There's no regulation for a Bahamian-domiciled firm. And it's just been a catastrophe. And it's rippled to other -- all manner of crypto assets. AMNA NAWAZ: Well, outside of crypto assets, is there any institutional exposure here? I mean, if you are an individual who has never bought or sold or held cryptocurrency, could you be impacted by this massive collapse? ROBEN FARZAD: I think that's what's keeping certain regulators up at night. Once this jumps the pond from kind of the crypto Westworld into regulated banks, the too-big-to-fail banks, I mean, J.P. Morgan, Citi, some smaller bank and Paris suddenly went off the reservation and bought all these things. But I will say that these banks have been susceptible to stress tests since the financial crisis, since they did go off the reservation, if you will, and regulators, at least in the United States, demand that they keep cash on their balance sheets, and that they're there in case a run like something like this happens. So it's not as fungible as saying, I have a ton of these tokens, it's cash-like. Investors here -- regulators have really looked askance at that. They said, you have to have a firm balance sheet. And crypto is something you can dabble in. It can't be a bedrock asset on your balance sheet. But it remains to be seen if there's something we don't know about. AMNA NAWAZ: Well, you have mentioned a few times in there, Roben, crypto is decentralized, unregulated by design, by nature, right? So what does all of this mean for future regulation? ROBEN FARZAD: Does the Fed want to intervene at this point? I mean, this was -- did you guys want this? You guys want it to be decentralized. You want it to be exotic. You want it to have these outsized gains. Look what -- Bitcoin went from a couple pennies to $60,000, fell back to $15,000. It was what excited people. You saw those breathless Super Bowl ads. Do you want to bring it back and call it a security? And, if it is a security, are you open to the transparency demands and disclosure demands, being accountable to the SEC, Federal Reserve stress test? I think that puts a -- it harshes the mellow of crypto, if you will, for a lot of players out there.

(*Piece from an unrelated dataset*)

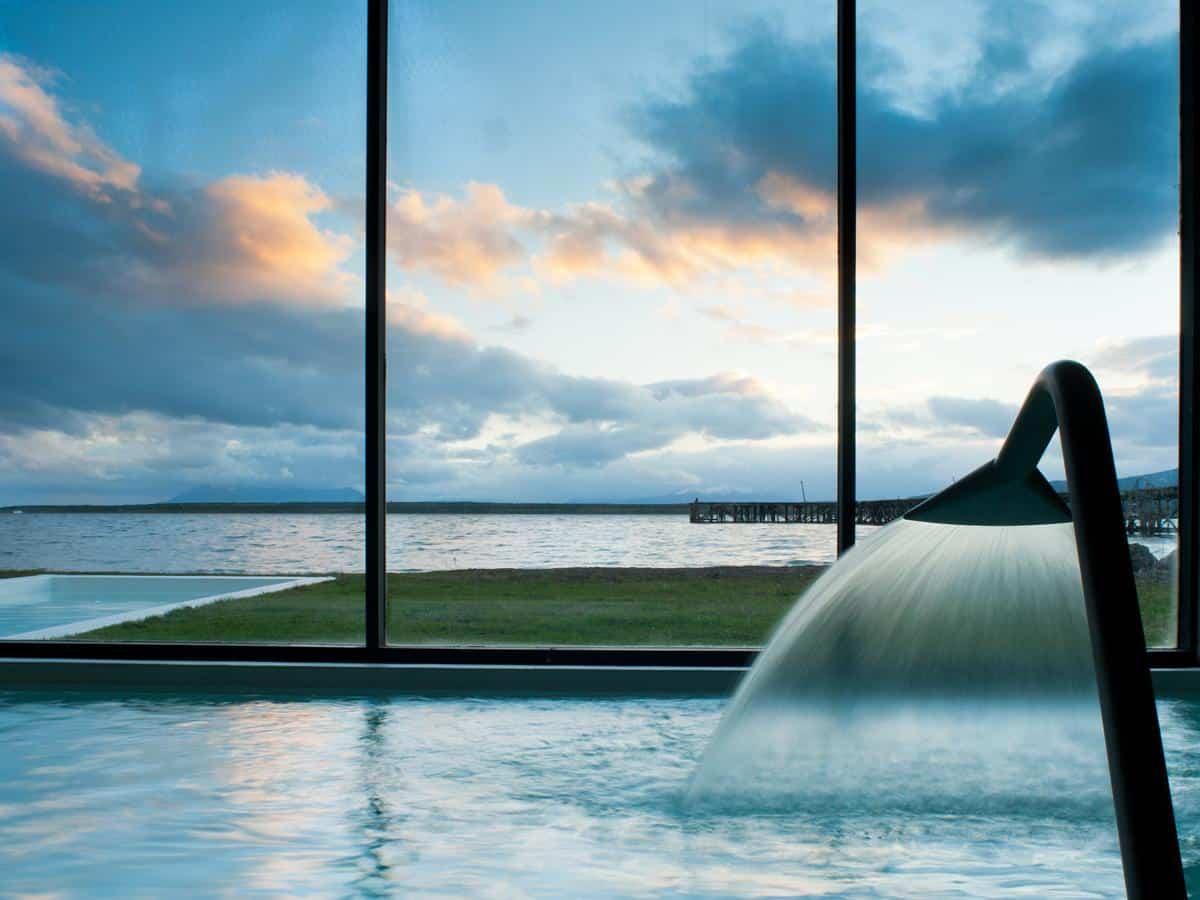 vue du spa de the singular a Puerto Natales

 They'd be less inclined to dabble in this asset class. AMNA NAWAZ: Roben, in the few seconds we have left, we know the SEC and Justice Department are now looking into this. You mentioned we're learning something new every day. What questions do we still have about what went wrong here, what could have prevented it? ROBEN FARZAD: How could you just take customer assets and use them to fund risky bets in a related hedge fund? I mean, how can there not be internal controls about that at the CFO level, at the board level, that you just have some -- I think, when a rising tide, when crypto is constantly going up, you don't worry about these things. But something as basic as a skeptical report on a rival outlet caused a run on this bank. It shows you how flimsy the foundation is. And you have to look at the other exchanges. You have to look at the other currencies, the other institutions that say, we're good for the money, when the money is actually a token that's kind of built on faith and credit of what? Where's the cash? You ultimately have to be backstopped by hard capital.